Changes to the Small Claims Regime May Force Parties to Mediate

Small Claims CourtWe consider when it is right to take a small claim and look at a number of tips to help you succeed.

In last month’s journal we considered the impact of the proposed increase to the small claims regime. One major effect is that it will be more important than ever to have a good understanding of civil litigation. If you have completed the Diploma course, you will be aware of the principles of litigation and this article may be a timely reminder. If you are yet to complete your Diploma, we will outline some top tips to consider when dealing with a potential claim.

The small claims system is designed to be quick, cheap and user-friendly. You can use the county court to claim damages for a wide range of issues. Examples of typical disputes would include debt matters, damage to property, poor workmanship, personal injury or the supply of faulty goods, to name but a few. The question is not usually whether to make a claim but should you do so. 

As a litigator I would be the first to discourage a client from rushing into legal action. This may seem strange, but the court rules very much encourage this approach. Court action should be a last resort. Many (I suspect the majority) of disputes get nowhere near a court. The reason for this is that before you bring a claim you have to take a number of steps, including:

  • Giving a debtor a clear opportunity to pay up before issuing a claim; and
  • Writing a letter confirming how much you are claiming, what you are claiming for, what efforts you have already made, giving warning that you will make a claim and giving a reasonable deadline (usually at least 14 days).*
  • As of April 2012 parties may have to mediate before a final hearing. Mediation is normally an informal process whereby a trained third party (mediator) helps to clear up misunderstandings, highlight concerns and help the parties reach a resolution.

All of these steps are designed to help the parties avoid full-blown litigation, and there are a lot of reasons why this is a good idea.

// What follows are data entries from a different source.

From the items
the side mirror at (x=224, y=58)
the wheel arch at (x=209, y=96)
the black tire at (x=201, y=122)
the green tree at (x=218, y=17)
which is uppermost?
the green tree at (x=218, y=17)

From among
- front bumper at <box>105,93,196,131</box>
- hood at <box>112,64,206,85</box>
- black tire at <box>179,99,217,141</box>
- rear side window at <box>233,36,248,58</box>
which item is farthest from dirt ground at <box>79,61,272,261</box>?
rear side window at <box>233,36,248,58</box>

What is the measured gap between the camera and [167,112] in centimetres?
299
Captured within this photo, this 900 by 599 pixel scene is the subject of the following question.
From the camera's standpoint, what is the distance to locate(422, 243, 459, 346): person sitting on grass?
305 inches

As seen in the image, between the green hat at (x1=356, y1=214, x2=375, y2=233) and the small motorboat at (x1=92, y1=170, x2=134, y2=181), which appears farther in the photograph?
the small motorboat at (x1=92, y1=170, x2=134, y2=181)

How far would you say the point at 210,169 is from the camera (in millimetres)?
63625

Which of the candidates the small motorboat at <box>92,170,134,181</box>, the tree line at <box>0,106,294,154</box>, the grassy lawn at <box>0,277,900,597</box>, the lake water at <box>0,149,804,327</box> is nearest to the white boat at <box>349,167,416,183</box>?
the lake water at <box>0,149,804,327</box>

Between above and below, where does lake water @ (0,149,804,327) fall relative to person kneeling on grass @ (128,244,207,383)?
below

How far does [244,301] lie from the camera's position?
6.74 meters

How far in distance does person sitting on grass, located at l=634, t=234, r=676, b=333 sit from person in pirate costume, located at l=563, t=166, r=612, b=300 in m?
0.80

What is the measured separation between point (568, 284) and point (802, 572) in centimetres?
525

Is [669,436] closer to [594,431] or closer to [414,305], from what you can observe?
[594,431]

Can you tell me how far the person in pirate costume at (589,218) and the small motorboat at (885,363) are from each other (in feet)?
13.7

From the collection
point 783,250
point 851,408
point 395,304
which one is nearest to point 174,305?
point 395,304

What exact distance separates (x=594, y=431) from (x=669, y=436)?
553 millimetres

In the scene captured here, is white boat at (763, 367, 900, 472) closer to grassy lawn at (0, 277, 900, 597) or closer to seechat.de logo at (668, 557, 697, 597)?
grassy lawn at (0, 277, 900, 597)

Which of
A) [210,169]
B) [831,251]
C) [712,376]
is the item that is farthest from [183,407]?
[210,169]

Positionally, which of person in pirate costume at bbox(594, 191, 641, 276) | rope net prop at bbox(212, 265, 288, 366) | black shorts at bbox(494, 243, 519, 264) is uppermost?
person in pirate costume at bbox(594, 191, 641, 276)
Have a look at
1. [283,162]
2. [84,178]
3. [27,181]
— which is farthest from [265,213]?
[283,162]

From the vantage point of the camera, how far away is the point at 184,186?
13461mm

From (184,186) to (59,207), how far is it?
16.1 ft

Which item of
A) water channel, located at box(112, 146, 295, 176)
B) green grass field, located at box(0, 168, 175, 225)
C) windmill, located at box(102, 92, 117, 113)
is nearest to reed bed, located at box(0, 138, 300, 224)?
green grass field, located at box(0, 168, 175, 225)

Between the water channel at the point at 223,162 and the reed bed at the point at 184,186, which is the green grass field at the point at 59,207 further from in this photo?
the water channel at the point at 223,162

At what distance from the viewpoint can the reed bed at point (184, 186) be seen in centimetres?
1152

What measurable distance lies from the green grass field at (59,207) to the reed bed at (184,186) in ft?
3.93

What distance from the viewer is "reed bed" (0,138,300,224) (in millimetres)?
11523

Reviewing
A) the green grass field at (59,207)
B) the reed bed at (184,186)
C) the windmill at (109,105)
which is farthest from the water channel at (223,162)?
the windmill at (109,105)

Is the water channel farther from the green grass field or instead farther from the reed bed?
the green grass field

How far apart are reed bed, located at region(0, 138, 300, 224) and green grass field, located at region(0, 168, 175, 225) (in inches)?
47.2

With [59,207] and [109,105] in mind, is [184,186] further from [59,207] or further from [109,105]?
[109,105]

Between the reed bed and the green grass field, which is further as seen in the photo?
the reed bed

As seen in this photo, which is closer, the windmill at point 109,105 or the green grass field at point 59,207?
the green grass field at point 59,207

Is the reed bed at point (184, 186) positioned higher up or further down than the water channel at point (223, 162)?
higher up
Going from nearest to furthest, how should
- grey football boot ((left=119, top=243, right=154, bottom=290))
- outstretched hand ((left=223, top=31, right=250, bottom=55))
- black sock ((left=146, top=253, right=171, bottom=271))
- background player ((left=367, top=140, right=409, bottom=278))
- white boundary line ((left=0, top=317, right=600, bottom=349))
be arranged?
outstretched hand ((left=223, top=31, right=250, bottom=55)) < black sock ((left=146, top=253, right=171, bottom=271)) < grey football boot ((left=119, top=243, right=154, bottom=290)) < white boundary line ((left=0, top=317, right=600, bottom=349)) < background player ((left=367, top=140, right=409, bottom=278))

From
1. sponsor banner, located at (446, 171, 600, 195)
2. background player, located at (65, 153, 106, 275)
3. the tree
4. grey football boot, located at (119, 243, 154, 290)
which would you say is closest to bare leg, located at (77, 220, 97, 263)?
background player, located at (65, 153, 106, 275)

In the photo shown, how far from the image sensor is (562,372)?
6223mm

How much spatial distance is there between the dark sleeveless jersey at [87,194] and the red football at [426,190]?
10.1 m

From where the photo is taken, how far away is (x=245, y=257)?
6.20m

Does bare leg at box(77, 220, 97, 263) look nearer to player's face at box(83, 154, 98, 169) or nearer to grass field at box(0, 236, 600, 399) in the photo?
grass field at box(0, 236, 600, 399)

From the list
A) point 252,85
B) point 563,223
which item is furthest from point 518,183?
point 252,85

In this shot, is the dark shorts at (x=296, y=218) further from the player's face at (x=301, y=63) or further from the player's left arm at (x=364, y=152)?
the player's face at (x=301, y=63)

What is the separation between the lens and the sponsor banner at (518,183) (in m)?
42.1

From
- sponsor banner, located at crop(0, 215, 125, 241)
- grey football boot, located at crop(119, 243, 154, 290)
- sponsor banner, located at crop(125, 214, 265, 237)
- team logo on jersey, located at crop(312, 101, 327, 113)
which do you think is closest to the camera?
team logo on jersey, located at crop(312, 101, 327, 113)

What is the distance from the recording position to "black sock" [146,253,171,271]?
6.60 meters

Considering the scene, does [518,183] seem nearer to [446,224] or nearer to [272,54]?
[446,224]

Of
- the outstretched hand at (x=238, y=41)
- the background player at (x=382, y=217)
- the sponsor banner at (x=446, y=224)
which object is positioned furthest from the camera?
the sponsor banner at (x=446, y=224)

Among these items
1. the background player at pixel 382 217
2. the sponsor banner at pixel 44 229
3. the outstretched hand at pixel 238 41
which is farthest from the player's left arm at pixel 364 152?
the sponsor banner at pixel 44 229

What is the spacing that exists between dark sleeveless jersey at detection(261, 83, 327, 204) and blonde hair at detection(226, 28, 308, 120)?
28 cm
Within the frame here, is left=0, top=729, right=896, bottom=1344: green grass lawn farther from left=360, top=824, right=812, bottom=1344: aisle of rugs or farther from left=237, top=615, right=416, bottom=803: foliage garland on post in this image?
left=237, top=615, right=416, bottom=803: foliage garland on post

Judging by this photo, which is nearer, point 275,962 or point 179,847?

One reason can be that the person or company you want to sue cannot pay. This may happen if they are being made bankrupt, are unemployed or have existing county court judgments against them. With these types of defendants, any type of legal action is likely to be pointless. Assuming the defendant does not fall into this category, you have defendants that will not pay. These types of defendants may lose the case, but even with a judgment against them, you may have to force them to pay by taking further legal action (known as enforcement action). If enforcement is necessary, then it will add cost and time. If legal action is necessary, then it may take a considerable amount of time to obtain judgment, so you have to be prepared for the long haul. Perhaps most importantly, there is the cost of pursuing an action through the courts. We considered in an earlier journal article, Changes Afoot for Small Claims, that legal costs in small claims can easily exceed the amount in dispute. Bearing all this in mind, we have listed several tips on how to approach a potential claim that all, whether they are lawyers or laymen, should follow.

How to approach a potential claim:

  • Make sure everything is in writing. File letters and keep notes.
  • Give the other side 30 days’ written notice of your intention.
  • Be sure of your legal grounds. It is not advisable to bring an action if you are fairly uncertain of success. If you keep bringing unreasonable claims, you may find yourself deemed a “vexatious litigant” and effectively barred from bringing further claims.
  • Never threaten what you cannot or do not intend to do. If you threaten to file a claim, be prepared to do so. If you have given a 30-day warning, show you mean business by starting action immediately after the warning expires.
  • Keep records of all costs incurred. You can claim back some costs even in small claims, and in exceptional circumstances you can claim some compensation for your time.
  • If you are not sure on a point of procedure, you can ask the court staff, but bear in mind that they cannot advise you on legal matters.

If you follow this approach, then you will be better organised and more capable of negotiating a settlement with a potential defendant, and if all else fails and a claim must be issued, then you will have complied with the rules of the court.

* If you have completed the Litigation module of the Diploma course, you will already have an example of a letter before action which you can adapt to suit your own needs.